Notes explicatives :

(1) Le site archéologique de Sanxingdui, à l’extérieur de Chengdu (Sichuan), présentait de remarquables objets en bronze datant des 11-12e siècles avant Jésus-Christ. Les archéologues ont identifié le lieu avec l’ancien royaume de Shu. L’arbre mentionné par Wu Xie est un arbre en bronze avec des oiseaux, des fleurs et des ornements (396 cm), que certains ont identifié comme des représentations de l’arbre fusang de la mythologie chinoise.

(2) Également appelées les « douze colosses de métal », il s’agit de douze statues de métal coulées après 221 avant notre ère. Après avoir vaincu les six autres États en guerre pendant les guerres d’unification de Qin, Qin Shi Huang a fait collecter leurs armes et les a fondues pour les refondre en cloches et en statues. Parmi elles, douze statues humaines, dont on dit qu’elles pesaient chacune mille dan, sont particulièrement remarquables.
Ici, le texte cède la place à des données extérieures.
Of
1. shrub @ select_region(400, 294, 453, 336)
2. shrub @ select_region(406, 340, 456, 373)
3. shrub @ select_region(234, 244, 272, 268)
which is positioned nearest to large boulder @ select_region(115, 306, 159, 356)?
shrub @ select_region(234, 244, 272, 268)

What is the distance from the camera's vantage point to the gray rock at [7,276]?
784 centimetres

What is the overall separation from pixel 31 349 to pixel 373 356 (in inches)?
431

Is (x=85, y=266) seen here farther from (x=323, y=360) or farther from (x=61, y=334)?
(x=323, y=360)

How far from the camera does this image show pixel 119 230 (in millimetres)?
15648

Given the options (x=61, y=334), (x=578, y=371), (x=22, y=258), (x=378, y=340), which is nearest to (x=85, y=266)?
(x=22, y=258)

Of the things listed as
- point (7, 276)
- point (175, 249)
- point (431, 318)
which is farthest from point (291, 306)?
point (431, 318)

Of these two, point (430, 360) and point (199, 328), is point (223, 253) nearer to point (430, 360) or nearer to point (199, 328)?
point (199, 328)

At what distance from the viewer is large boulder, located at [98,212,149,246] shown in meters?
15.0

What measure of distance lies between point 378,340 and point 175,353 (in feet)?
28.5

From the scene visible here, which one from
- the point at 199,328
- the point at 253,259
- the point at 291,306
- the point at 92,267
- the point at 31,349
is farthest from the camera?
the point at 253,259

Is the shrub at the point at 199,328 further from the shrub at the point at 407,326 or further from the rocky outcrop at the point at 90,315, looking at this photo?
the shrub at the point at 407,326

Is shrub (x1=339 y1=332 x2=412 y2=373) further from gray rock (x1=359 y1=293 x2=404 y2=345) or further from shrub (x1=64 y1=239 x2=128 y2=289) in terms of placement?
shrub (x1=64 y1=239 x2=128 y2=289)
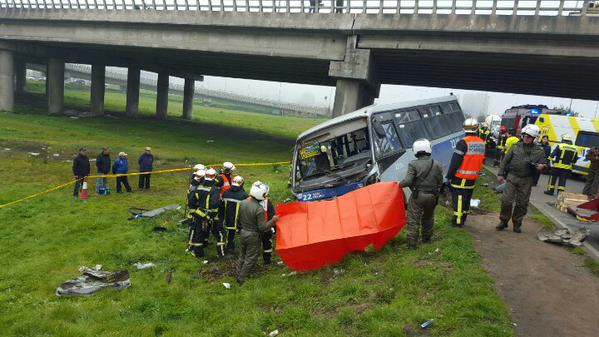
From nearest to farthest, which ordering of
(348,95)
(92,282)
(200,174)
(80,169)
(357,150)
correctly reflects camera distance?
(92,282) → (200,174) → (357,150) → (80,169) → (348,95)

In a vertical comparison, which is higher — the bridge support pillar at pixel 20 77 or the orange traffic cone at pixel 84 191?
the bridge support pillar at pixel 20 77

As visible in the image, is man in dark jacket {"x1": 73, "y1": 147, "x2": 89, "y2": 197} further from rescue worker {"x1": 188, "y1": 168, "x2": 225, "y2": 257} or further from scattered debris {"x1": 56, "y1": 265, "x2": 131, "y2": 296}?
rescue worker {"x1": 188, "y1": 168, "x2": 225, "y2": 257}

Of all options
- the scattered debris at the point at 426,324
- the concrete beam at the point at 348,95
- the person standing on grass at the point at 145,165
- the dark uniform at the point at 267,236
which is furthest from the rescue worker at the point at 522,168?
the concrete beam at the point at 348,95

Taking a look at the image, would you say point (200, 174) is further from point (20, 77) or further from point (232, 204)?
point (20, 77)

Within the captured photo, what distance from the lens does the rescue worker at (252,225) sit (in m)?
7.20

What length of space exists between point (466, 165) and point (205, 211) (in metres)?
5.25

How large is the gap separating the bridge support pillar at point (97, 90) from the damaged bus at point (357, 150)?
119 feet

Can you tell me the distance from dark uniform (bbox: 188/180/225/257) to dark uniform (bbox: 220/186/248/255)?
0.54 ft

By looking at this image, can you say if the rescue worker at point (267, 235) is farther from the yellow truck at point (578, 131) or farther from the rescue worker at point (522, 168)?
the yellow truck at point (578, 131)

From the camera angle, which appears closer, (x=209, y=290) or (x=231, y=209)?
(x=209, y=290)

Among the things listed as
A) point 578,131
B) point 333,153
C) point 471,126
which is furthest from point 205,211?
point 578,131

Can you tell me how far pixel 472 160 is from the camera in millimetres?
7711

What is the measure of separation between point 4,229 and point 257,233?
722cm

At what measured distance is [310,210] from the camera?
7504mm
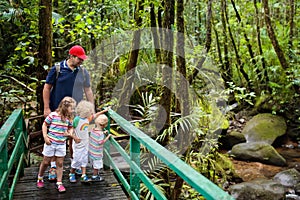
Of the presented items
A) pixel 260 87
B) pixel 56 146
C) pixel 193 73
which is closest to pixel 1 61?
pixel 193 73

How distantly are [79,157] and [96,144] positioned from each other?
0.81ft

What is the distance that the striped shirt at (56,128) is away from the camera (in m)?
3.76

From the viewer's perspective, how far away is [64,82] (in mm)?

(3) Un fang ding est un récipient sacrificiel rectangulaire reposant sur 4 pieds cylindriques.  Le gobelet tripode (ou tripode « gu ») est un récipient utilisé pour boire du vin ou offrir des libations rituelles.

(4) La phrase provient du film de Stephen Chow « Royal Tramp » (1992), qui est une comédie wuxia de Hong Kong basée sur le roman de Louis Cha «  Le Cerf et le Chaudron ». Selon Baidu, « J’aime le Bois » est l’aphrodisiaque utilisé par le protagoniste, Wei Xiaobao (Wai Siu-bo dans l’article du wiki), pour séduire Ake. Comme son nom l’indique, lorsqu’une personne ingère « J’aime le Bois », elle s’accroche à des objets en forme de barre ou de bâton et les poursuit pour obtenir un baiser (ou d’autres actions cochonnes *…*).